Der Kurs wie beim echten abendlichen Rennen in der Wüste von Sakhir
hell erleuchtet durch Flutlichter, die Rennwagen in Lackierungen von
Mercedes, Red Bull oder auch Ferrari. Nur von den aktuellen Piloten
der Motorsport-Königsklasse waren lediglich Nicholas Latifi aus
Kanada von Williams und Lando Norris aus Großbritannien von McLaren
vertreten. Ausgerechnet Norris hatte dann auch noch mit technischen
Problemen zu kämpfen und konnte an der 18-minütigen Qualifikation zum
Missfallen der Norris-Fans von den weit über 100 000 Zuschauern
allein bei Youtube gar nicht antreten.

Weil die Schwierigkeiten auch virtuell nicht so schnell zu beheben
waren, musste das Rennen später gestartet werden, und weil es einen
Zeitrahmen gab, wurde der Bahrain-Grand-Prix noch mal von 28 auf 14
Runden gekürzt. Die Zwischenzeit überbrückten insgesamt vier
gutgelaunt-redselige Kommentatoren in einem Studio in London.

Zeit, den leichten Stotterstart mit Spaßfaktor noch zu verbessern,
dürfte noch reichlich bleiben. Geplant war der virtuelle Ersatz für
die abgesagten echten Rennen war zunächst bis Ende Mai - mögliche
Fortsetzung inklusive.

Australien war kurz vor dem Saisonauftakt in Melbourne abgesagt
worden, Bahrain, China, Vietnam, Niederlande, Spanien und Monaco -
finden nicht wie geplant statt. Und die Hoffnung auf einen Beginn der
Saison Anfang Juni sind ebenfalls dahin. Den Großen Preis von
Aserbaidschan m 7. Juni in Baku wird es auch nicht geben. Die
Entscheidung sei nach «ausführlichen Diskussionen» mit den
Formel-1-Verantwortlichen, dem Automobil-Weltverband und der
Regierung in Aserbaidschan getroffen worden, hieß es vom Veranstalter
am Montag.

Der früheste Saisonstart ist somit - Stand jetzt - am 14. Juni der
Große Preis von Kanada in Montréal.
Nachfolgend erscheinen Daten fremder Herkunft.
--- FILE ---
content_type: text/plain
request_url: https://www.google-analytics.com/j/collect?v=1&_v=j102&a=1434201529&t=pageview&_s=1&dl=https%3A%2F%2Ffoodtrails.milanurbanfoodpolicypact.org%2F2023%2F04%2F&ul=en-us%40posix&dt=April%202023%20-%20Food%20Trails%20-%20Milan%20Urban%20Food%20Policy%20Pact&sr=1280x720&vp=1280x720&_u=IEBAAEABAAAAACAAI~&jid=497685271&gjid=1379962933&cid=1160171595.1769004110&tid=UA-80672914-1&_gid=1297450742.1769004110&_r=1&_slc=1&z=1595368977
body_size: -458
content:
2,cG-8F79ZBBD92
Und bis dahin sind vielleicht
auch noch andere Formel-1-Piloten dem Aufruf manch eines Fans
gefolgt, von denen einer am Sonntag nach dem virtuellen Auftakt bei
Twitter in Richtung von Hamilton, Verstappen und Vettel schrieb:
«Komm Lewis, Max und Seb - wer ist wirklich der beste Fahrer.»